[Reading text Boundary: Start]
The unexpected Supreme Court (SC) ruling that declared the impeachment case filed by the House of Representatives against Vice-president Sara Duterte as unconstitutional is wrong.
So says three retired SC justices, one of them a former Chief Justice (CJ).
Retired CJ Artemio Panganiban, along with former associate justices Antonio Carpio and Adolf Azcuna cited several reasons why the declaration of the House’s case as being unconstitutional were invalid.
For one, when the Senate acts as impeachment tribunal, it becomes co-equal to the SC. As such, one cannot dictate to the other if it can proceed with the trial or not.
(Note: Congress and the SC have always been co-equal branches, along with the executive branch but it is the high court that interprets the law when legal questions arise.)
In a unanimous decision released last week, the current SC voided the impeachment of VP Duterte, based on technicalities and not on the perceived strengths or weaknesses of the charges.
The high tribunal found the complaint unconstitutional for violating the one-year ban and lacking due process, among others.
Pangilinan said the House can still file a motion for reconsideration.
He said that if he was still chief justice, he would have asked for oral arguments before promulgating any decision.
If the court had patiently heard oral arguments on less important cases such as recognition of foreign divorces, “why not on this monumental case?” Pangilinan said.
He added that the SC should have accorded respect to a co-equal branch of the government.
For his part, Carpio said the House had fully complied with the constitutional requirements, even as he warned the judiciary of overstepping its bounds.
In his view, Carpio said the House had “strictly followed the handling of the impeachment complaints and their subsequent endorsement to the Senate.
Carpio also commented on the technicalities cited by the SC, stating that the House had followed the charter’s provision that the impeachment complaints had been included in the House’s Order of Business within the prescribed 10-working day period.
Azcuna, meanwhile, pointed out that the SC had used a new interpretation of what it meant to “initiate” an impeachment complaint.
He cited a 2003 case – Francisco v House of Representatives – wherein a complaint is only deemed initiated when it is referred to the House committee on Justice.
Said Azcuna: “The new definition, however, would now cover a situation where the complaints were NOT referred to a committee and, after the lapse of the time to do so, archived, and thus, the Supreme Court said, ‘effectively dismissed.’”
He added that the House, relying on the old definition, acted within its rights when it adopted the fourth complaint and transmitted the articles of impeachment to the Senate. It would not be fair to retroactively apply the court’s new interpretation, Azcuna said.
At the same time, a human rights lawyer’s group warned that the SC ruling could distort constitutional safeguards and weaken accountability mechanisms for high officials. It also said that the decision was a “misreading of the impeachment timeline and a misapplication of the Constitution.”
The 97-page SC ruling had struck down the impeachment complaint endorsed by almost two-thirds of House lawmakers, far beyond the minimum number needed to forward a case or cases to the Senate.
The SC said the House had violated the one-year ban on initiating impeachment complaints. It faulted the House for failing to provide VP Duterte with the articles of impeachment or a chance to respond before sending the case to the Senate.
In a related development, several senators including Tito Sotto, Bam Aquino, and Ping Lacson opined that the SC decision was not binding on the Senate sitting as impeachment court. As such, they said the Senate should proceed with the trial of VP Duterte.
[Reading text Boundary: End]
Reproduce verbatim the stretch of the article on the Supreme Court impeachment ruling from "If the court" through "of the government.".
[Input data Boundary: Start]
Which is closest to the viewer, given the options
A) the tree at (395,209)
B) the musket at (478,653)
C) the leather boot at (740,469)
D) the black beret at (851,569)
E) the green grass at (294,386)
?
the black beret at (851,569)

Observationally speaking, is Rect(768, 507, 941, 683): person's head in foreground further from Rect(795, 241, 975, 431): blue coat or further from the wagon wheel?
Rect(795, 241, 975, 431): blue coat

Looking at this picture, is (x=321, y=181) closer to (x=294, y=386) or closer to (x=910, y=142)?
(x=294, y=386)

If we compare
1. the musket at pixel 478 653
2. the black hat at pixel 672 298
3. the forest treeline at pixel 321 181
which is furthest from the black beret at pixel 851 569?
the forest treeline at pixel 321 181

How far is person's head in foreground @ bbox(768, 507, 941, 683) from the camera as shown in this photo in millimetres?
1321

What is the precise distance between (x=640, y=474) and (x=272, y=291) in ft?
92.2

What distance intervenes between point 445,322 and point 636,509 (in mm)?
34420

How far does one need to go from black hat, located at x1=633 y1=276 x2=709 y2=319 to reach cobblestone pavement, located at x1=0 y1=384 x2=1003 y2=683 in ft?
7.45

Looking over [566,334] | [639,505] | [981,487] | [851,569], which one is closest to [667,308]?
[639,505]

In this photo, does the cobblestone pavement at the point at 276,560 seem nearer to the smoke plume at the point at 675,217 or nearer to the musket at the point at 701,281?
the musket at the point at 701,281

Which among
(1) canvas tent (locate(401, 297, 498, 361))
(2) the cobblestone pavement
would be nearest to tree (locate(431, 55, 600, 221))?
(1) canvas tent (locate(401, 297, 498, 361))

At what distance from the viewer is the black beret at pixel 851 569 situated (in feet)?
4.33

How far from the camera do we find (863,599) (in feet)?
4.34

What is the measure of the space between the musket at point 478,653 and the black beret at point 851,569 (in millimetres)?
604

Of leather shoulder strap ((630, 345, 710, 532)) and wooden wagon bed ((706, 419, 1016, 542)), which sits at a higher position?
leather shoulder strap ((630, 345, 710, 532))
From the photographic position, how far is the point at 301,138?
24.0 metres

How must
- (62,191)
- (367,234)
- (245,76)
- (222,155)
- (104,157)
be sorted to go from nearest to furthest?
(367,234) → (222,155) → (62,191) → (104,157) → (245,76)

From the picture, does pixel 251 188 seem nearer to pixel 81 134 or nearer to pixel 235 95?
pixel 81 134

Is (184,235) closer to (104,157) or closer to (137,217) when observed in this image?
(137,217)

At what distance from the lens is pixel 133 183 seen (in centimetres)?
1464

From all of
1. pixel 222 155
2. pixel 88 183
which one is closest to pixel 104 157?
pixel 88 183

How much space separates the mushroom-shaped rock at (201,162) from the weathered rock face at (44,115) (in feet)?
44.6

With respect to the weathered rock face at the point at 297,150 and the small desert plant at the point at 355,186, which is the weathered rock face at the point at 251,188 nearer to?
[Input data Boundary: End]
- [Answer space]
If the court had patiently heard oral arguments on less important cases such as recognition of foreign divorces, “why not on this monumental case?” Pangilinan said.
He added that the SC should have accorded respect to a co-equal branch of the government.